Charcoal in Toothpaste – Is it good or bad?
There were times when you heard the word charcoal, you thought of the old charcoal stoves on which your grandmothers used to cook food. But now, charcoal is present in everything from a face mask to a toothpaste.
If you want to know whether charcoal in toothpaste is a smart idea or it’s just another trend that will pass away with time then do read on.
What is Activated Charcoal and How it Works?

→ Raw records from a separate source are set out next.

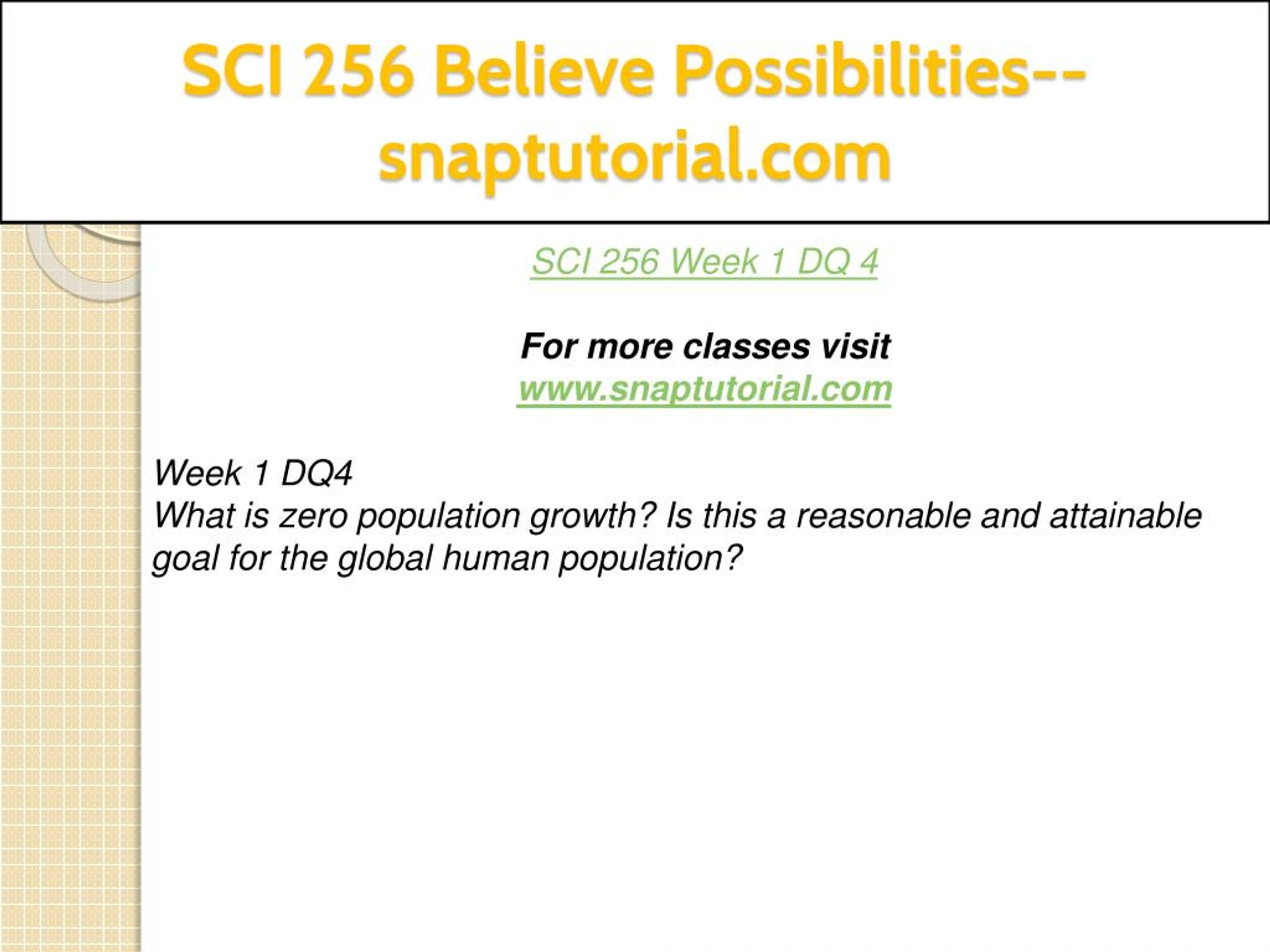 SCI 256 Believe Possibilities--snaptutorial.com

SCI 256 Week 1 DQ 4

For more classes visit
www.snaptutorial.com

Week 1 DQ4
What is zero population growth? Is this a reasonable and attainable goal for the global human population?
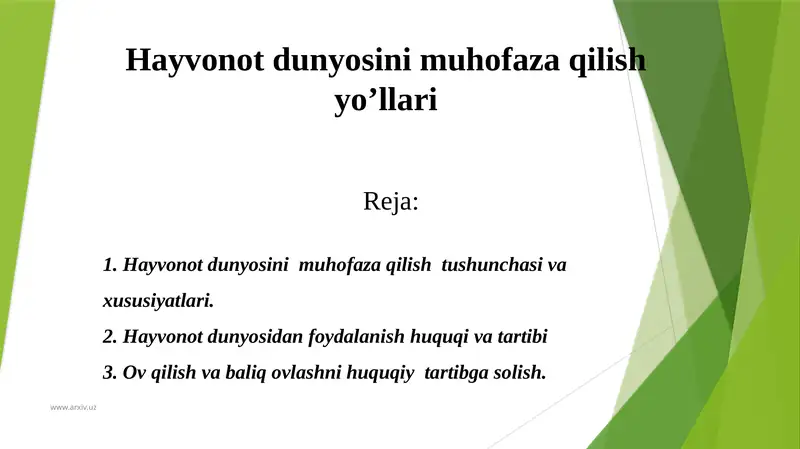 Hayvonot dunyosini muhofaza qilish yo’llari

Reja:

1. Hayvonot dunyosini muhofaza qilish tushunchasi va xususiyatlari.
2. Hayvonot dunyosidan foydalanish huquqi va tartibi
3. Ov qilish va baliq ovlashni huquqiy tartibga solish.

www.arxiv.uz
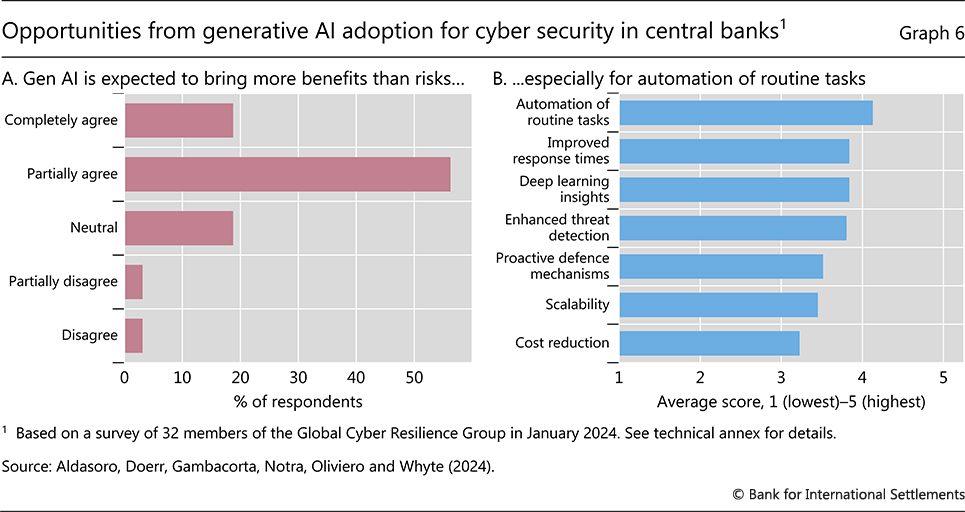 Opportunities from generative AI adoption for cyber security in central banks$^1$

Graph 6

A. Gen AI is expected to bring more benefits than risks...

Completely agree

Partially agree

Neutral

Partially disagree

Disagree

0 10 20 30 40 50

% of respondents

B. ...especially for automation of routine tasks

Automation of routine tasks

Improved response times

Deep learning insights

Enhanced threat detection

Proactive defence mechanisms

Scalability

Cost reduction

1 2 3 4 5

Average score, 1 (lowest)–5 (highest)

$^1$ Based on a survey of 32 members of the Global Cyber Resilience Group in January 2024. See technical annex for details.

Source: Aldasoro, Doerr, Gambacorta, Notra, Oliviero and Whyte (2024).

© Bank for International Settlements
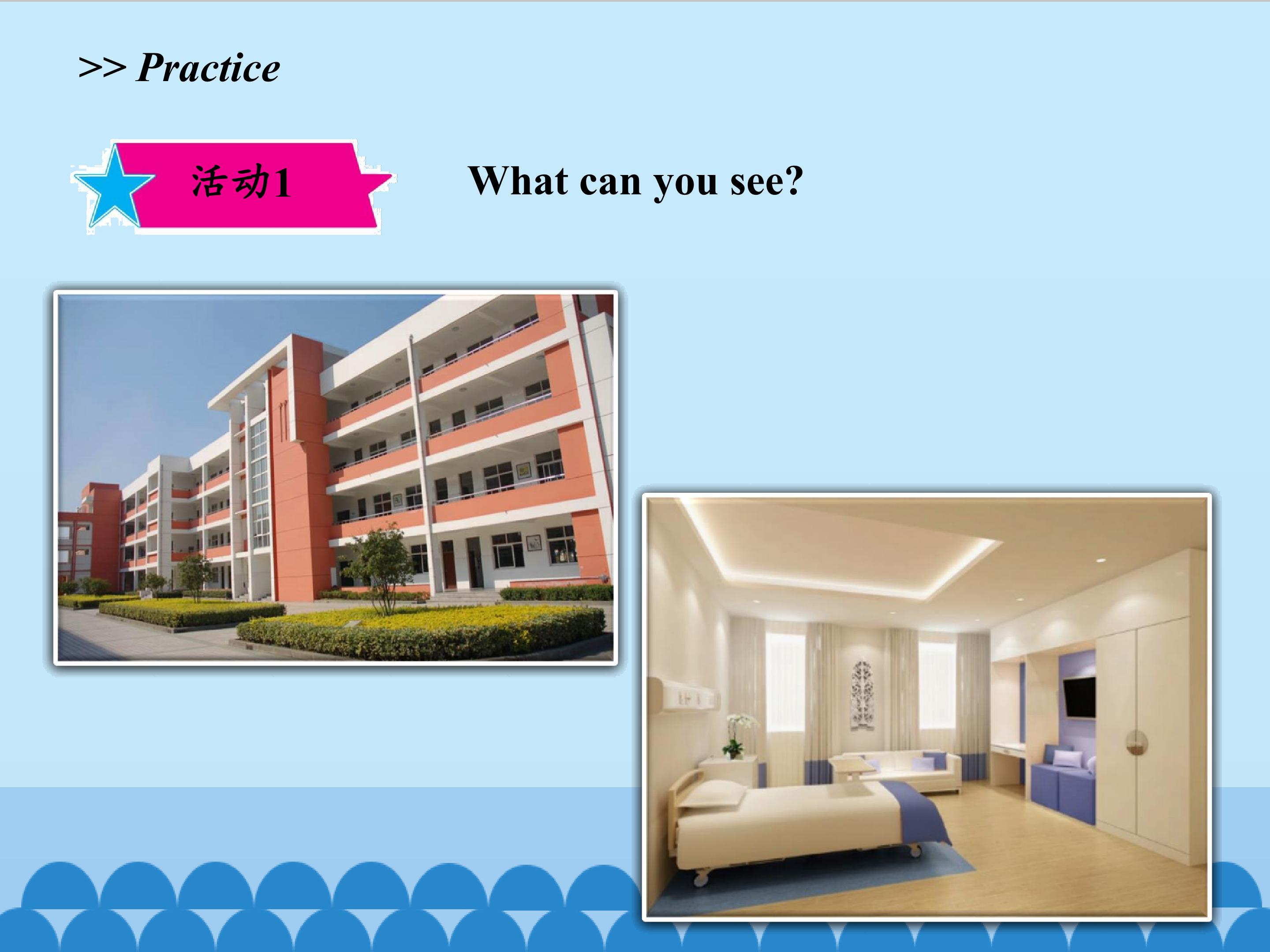 >> Practice

活动1

What can you see?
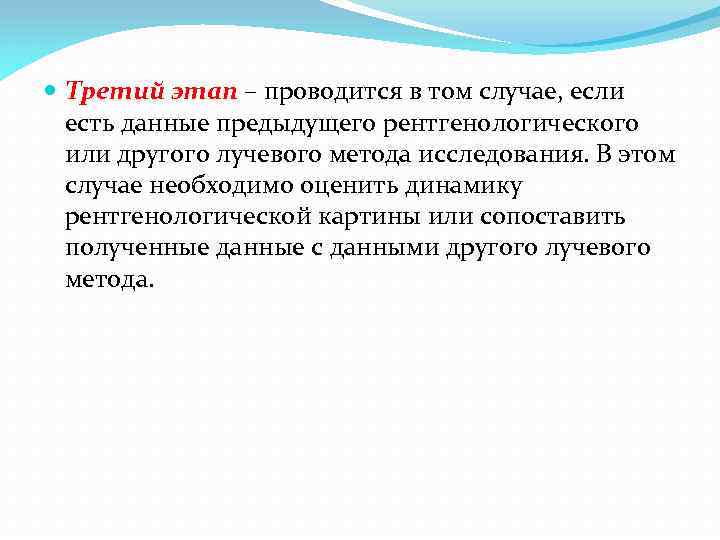 Третий этап – проводится в том случае, если есть данные предыдущего рентгенологического или другого лучевого метода исследования. В этом случае необходимо оценить динамику рентгенологической картины или сопоставить полученные данные с данными другого лучевого метода.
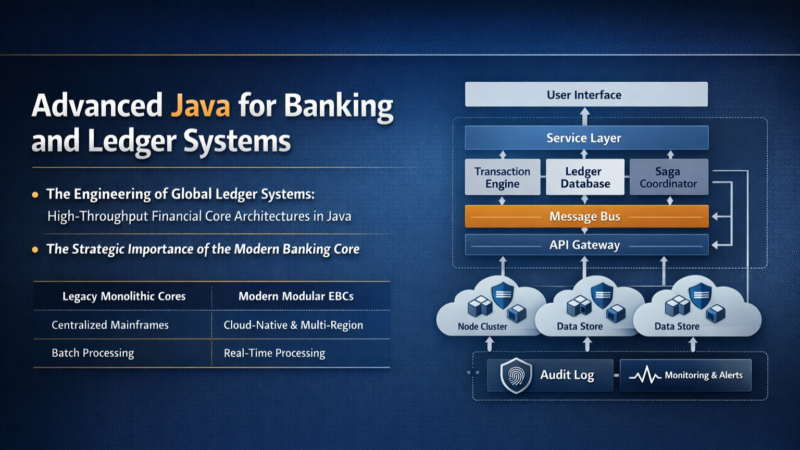 Advanced Java for Banking and Ledger Systems

• The Engineering of Global Ledger Systems: High-Throughput Financial Core Architectures in Java

• The Strategic Importance of the Modern Banking Core

| Legacy Monolithic Cores | Modern Modular EBCs |
|---|---|
| Centralized Mainframes | Cloud-Native & Multi-Region |
| Batch Processing | Real-Time Processing |

User Interface

Service Layer

Transaction Engine

Ledger Database

Saga Coordinator

Message Bus

API Gateway

Node Cluster

Data Store

Data Store

Audit Log

Monitoring & Alerts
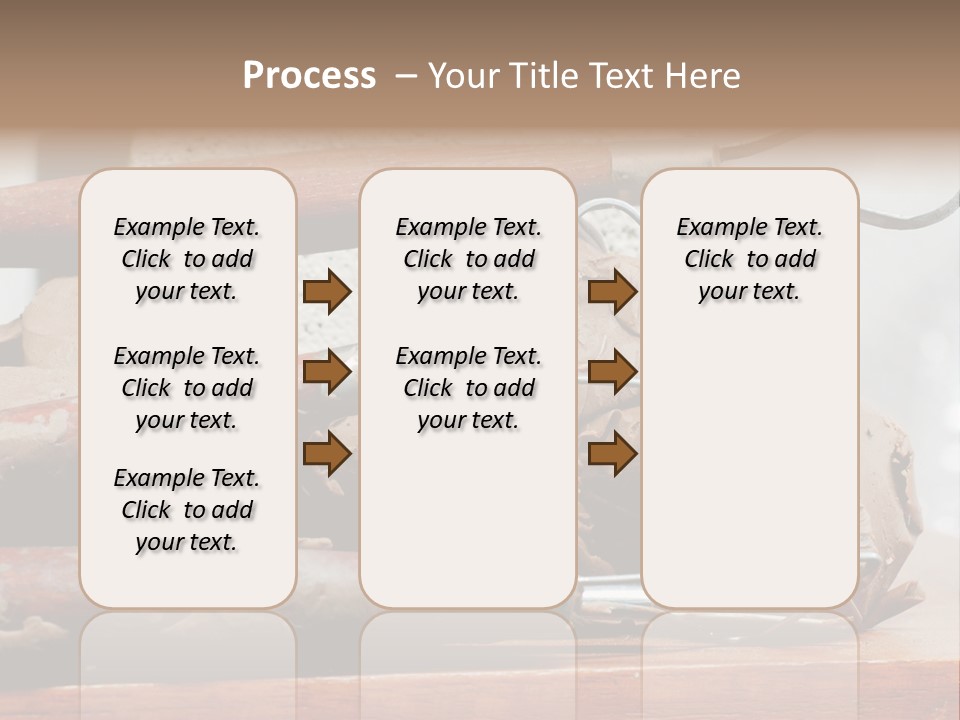 Process – Your Title Text Here

Example Text. Click to add your text.

Example Text. Click to add your text.

Example Text. Click to add your text.

Example Text. Click to add your text.

Example Text. Click to add your text.

Example Text. Click to add your text.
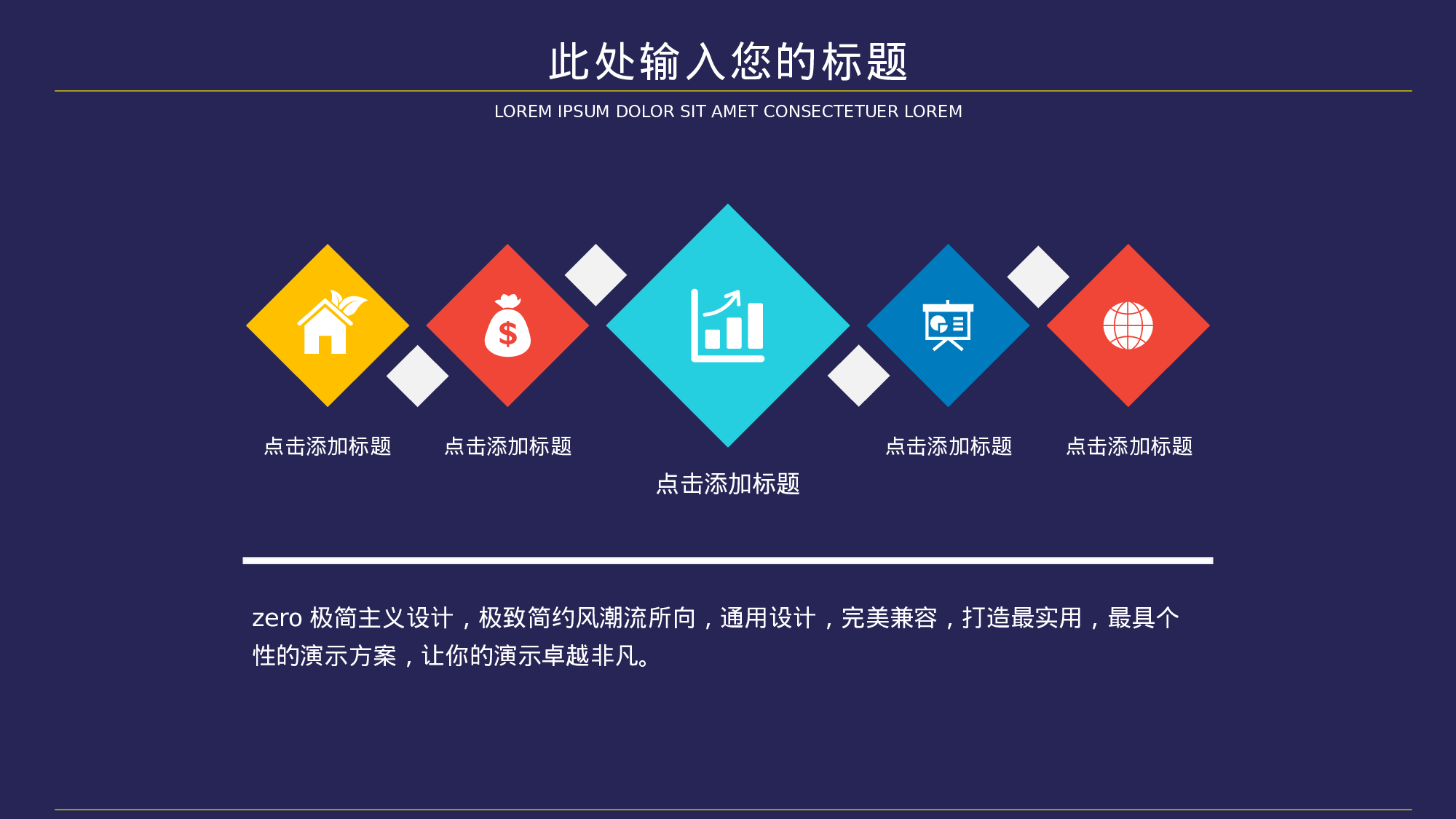 此处输入您的标题

LOREM IPSUM DOLOR SIT AMET CONSECTETUER LOREM

$

点击添加标题

点击添加标题

点击添加标题

点击添加标题

点击添加标题

zero 极简主义设计，极致简约风潮流所向，通用设计，完美兼容，打造最实用，最具个性的演示方案，让你的演示卓越非凡。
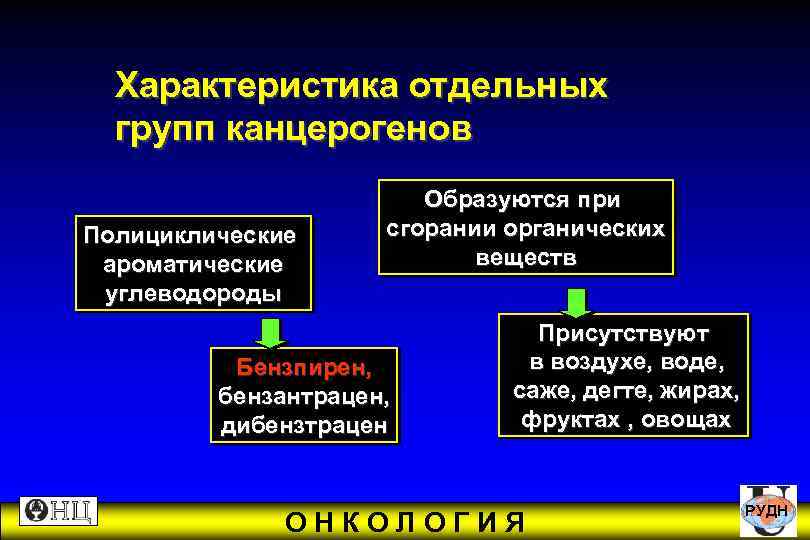 Характеристика отдельных групп канцерогенов

Полициклические ароматические углеводороды

Бензпирен, бензантрацен, дибензтрацен

Образуются при сгорании органических веществ

Присутствуют в воздухе, воде, саже, дегте, жирах, фруктах , овощах

ОНЦ

ОНКОЛОГИЯ

РУДН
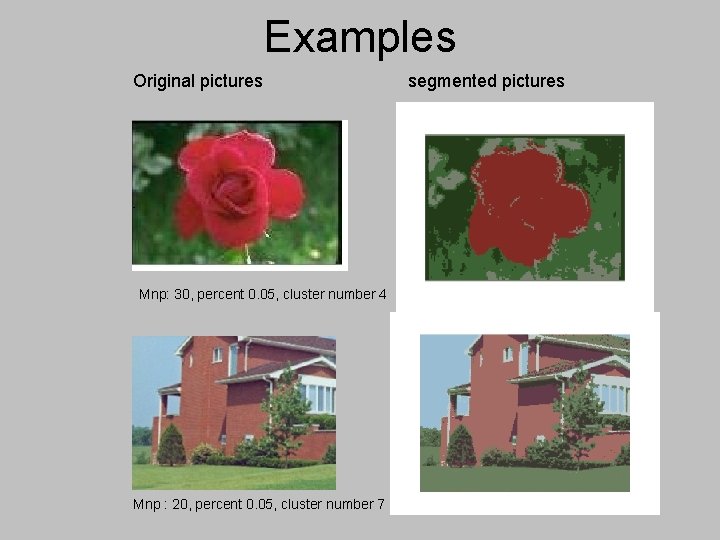 Examples

Original pictures

segmented pictures

Mnp: 30, percent 0.05, cluster number 4

Mnp : 20, percent 0.05, cluster number 7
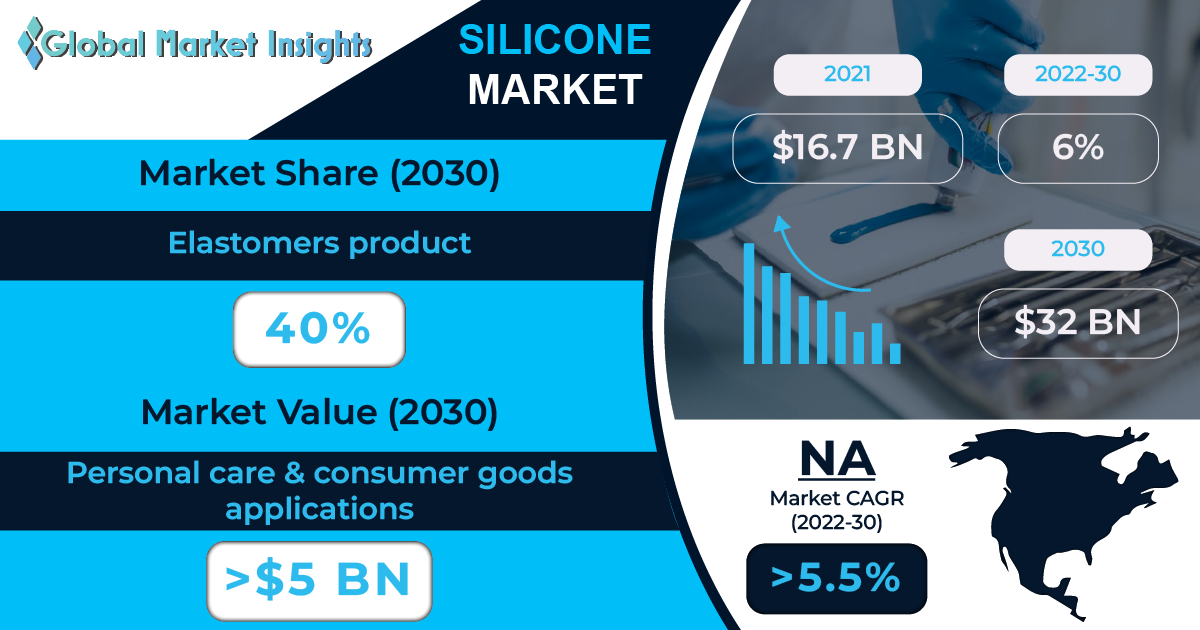 Global Market Insights

SILICONE MARKET

Market Share (2030)

Elastomers product

40%

Market Value (2030)

Personal care & consumer goods applications

>$5 BN

2021

$16.7 BN

2022-30

6%

2030

$32 BN

NA

Market CAGR (2022-30)

>5.5%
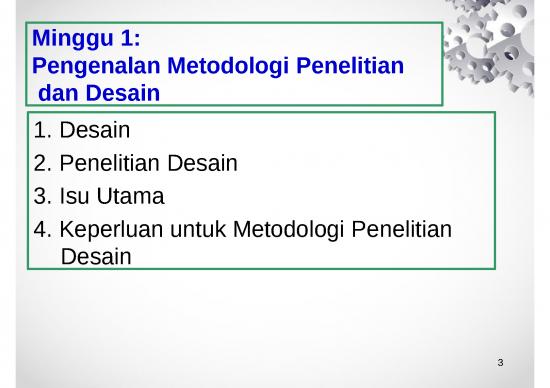 Minggu 1:
Pengenalan Metodologi Penelitian dan Desain

1. Desain
2. Penelitian Desain
3. Isu Utama
4. Keperluan untuk Metodologi Penelitian Desain

3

Before we move ahead with the details, you should know that charcoal in toothpaste is usually activated charcoal. It is a form of carbon which has been treated. After the treatment, the surface of the particles becomes porous. This surface helps the activated charcoal to attract unwelcome substances like bacteria, viruses, stains, tartar, etc.) in the mouth. These substances wash away with charcoal when you rinse your mouth.
- Using charcoal in toothpaste is a smart idea because it clings to and helps in washing away all the unwelcome substances we mentioned before.
- It also helps in attaining whiter teeth by helping in removing stains from foods like coffee, alcohol or even smoking.
- It can also detoxify your mouth by removing plaque and food particles that can harm your oral health.
- Like everything else on the planet, people want to know the side effects of using charcoal in toothpaste. Well, there are a few,and you can find them here.
- Charcoal is more abrasive than many other toothpaste ingredients so there are genuine concerns whether it would damage enamel (a protective layer in your mouth).
- It is also a concern that charcoal can absorb all things, even medications and hence the people using it might not get the benefits of some medications they are dependent on.
- Many charcoal toothpastes have baking soda that can lead to or increase existing tooth sensitivity.
A simple solution for everyone who wants to know about charcoal in toothpaste would be to use charcoal-based toothpaste in smaller quantities and not expect too much from it. You can use it to remove surface stains,but it can’t be as effective as teeth whitening treatments done at a dentists’ office.
You should also know that if you rinse your mouth with charcoal-based toothpaste and not swallow it, it won’t get into your digestive tract and hence, won’t absorb any vital medications.
If you use charcoal-based toothpastes in limited quantities and under the supervision of a dentist, you will be able to avoid getting the enamel damaged or be a victim of tooth sensitivity. In case you don’t want to buy a charcoal-based toothpaste right away, you can try a toothbrush with charcoal-infused bristles every other day. They are a safer option and usually give the same results.